◆ SOURCE DOCUMENT:
45-percent cutoff in solid fat, added sugar intake identifies low-quality diets
Use of the 45-percent cutoff point for the contribution of solid fat and added sugars (SoFAS) foods to total energy intake is helpful in identifying high-risk eating profile in a Brazilian population, according to a study.
“In recent decades, changes in the diet of Brazilians have been characterized by increased consumption of high energy-dense foods, rich in fat and sugar,” the authors said.
To assess diet quality based on the intake of foods with high content of SoFAS, the first Brazilian National Dietary Survey (2008–2009) was conducted. This nationwide representative cross-sectional study collected food records from 34,003 individuals aged ≥10 years.
The authors used a receiver-operating characteristic curve to determine the limit that would identify diets with high SoFAS content.
The 45-percent limit of total dietary energy provided by SoFAS was adopted to classify diets with excessive content. The SoFAS provided 53 percent of daily energy intake to adolescents, 49 percent to adults, and 48 percent to the elderly. Majority of the adolescents (64.7 percent), adults (59.1 percent), and the elderly (57.8 percent) had a high intake of SoFAS.
Higher income was associated with the increased contribution of SoFAS to daily energy intake in all age groups. In addition, individuals with high consumption of SoFAS had higher intakes of sugar-sweetened beverages, cookies and cakes, processed meats, chips, candy and chocolate, and sandwiches and snacks when compared with those who had moderate intake of SoFAS (<45 percent of daily energy).

◆ DATA FOR ANALYSIS:
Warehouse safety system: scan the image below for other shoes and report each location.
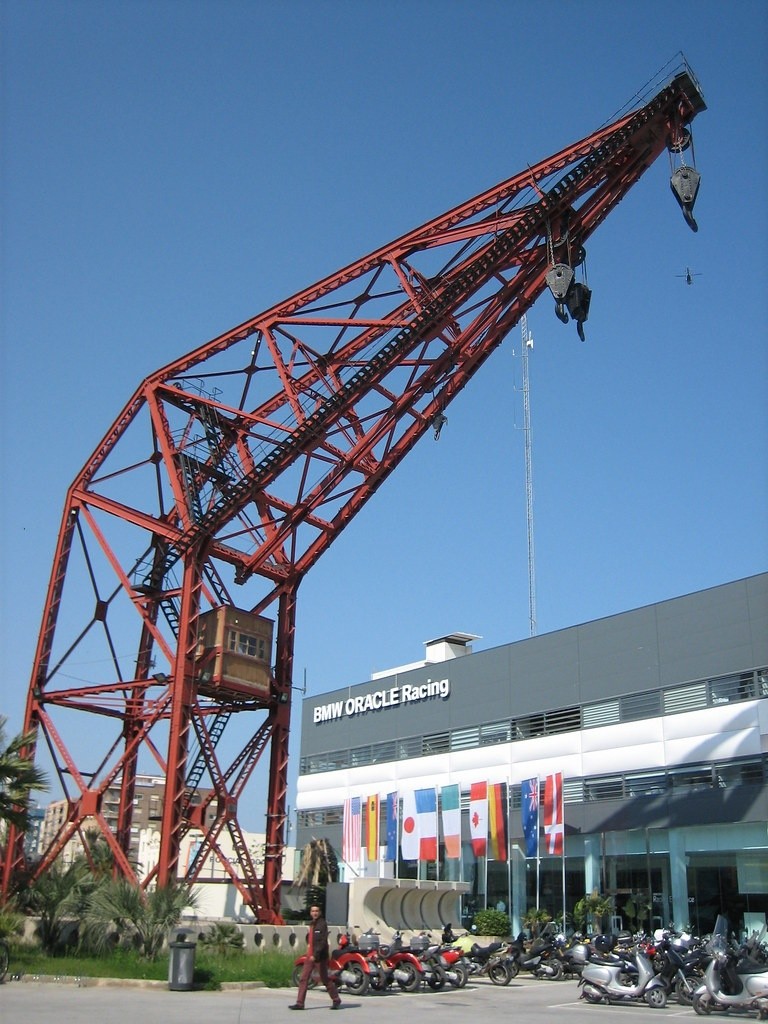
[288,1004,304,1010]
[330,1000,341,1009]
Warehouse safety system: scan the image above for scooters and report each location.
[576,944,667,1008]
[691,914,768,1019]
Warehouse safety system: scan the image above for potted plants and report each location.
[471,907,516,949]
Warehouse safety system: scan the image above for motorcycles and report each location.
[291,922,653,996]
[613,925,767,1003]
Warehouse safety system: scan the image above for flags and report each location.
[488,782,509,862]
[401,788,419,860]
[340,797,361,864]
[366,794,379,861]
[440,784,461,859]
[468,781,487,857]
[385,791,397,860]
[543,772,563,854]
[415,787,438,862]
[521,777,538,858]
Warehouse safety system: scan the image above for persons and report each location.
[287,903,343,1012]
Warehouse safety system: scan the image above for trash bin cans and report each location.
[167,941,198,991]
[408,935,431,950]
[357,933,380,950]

---

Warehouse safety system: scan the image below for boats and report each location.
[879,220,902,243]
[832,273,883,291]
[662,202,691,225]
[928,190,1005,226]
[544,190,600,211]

◆ LIST OF TASKS:
**A)** Write out the passage of the article on solid fat and added sugar intake from "To assess diet" up to and including "high SoFAS content.".
**B)** Answer these questions using the article on solid fat and added sugar intake:
(i) From how many individuals did the survey collect food records?
(ii) What percent of daily energy intake did SoFAS provide to adults?
(iii) What percentage of adolescents had a high intake of SoFAS?

◆ ANSWERS FOR THIS EXERCISE:
**A)**
To assess diet quality based on the intake of foods with high content of SoFAS, the first Brazilian National Dietary Survey (2008–2009) was conducted. This nationwide representative cross-sectional study collected food records from 34,003 individuals aged ≥10 years.
The authors used a receiver-operating characteristic curve to determine the limit that would identify diets with high SoFAS content.

**B)**
(i) 34,003 individuals
(ii) 49 percent
(iii) 64.7 percent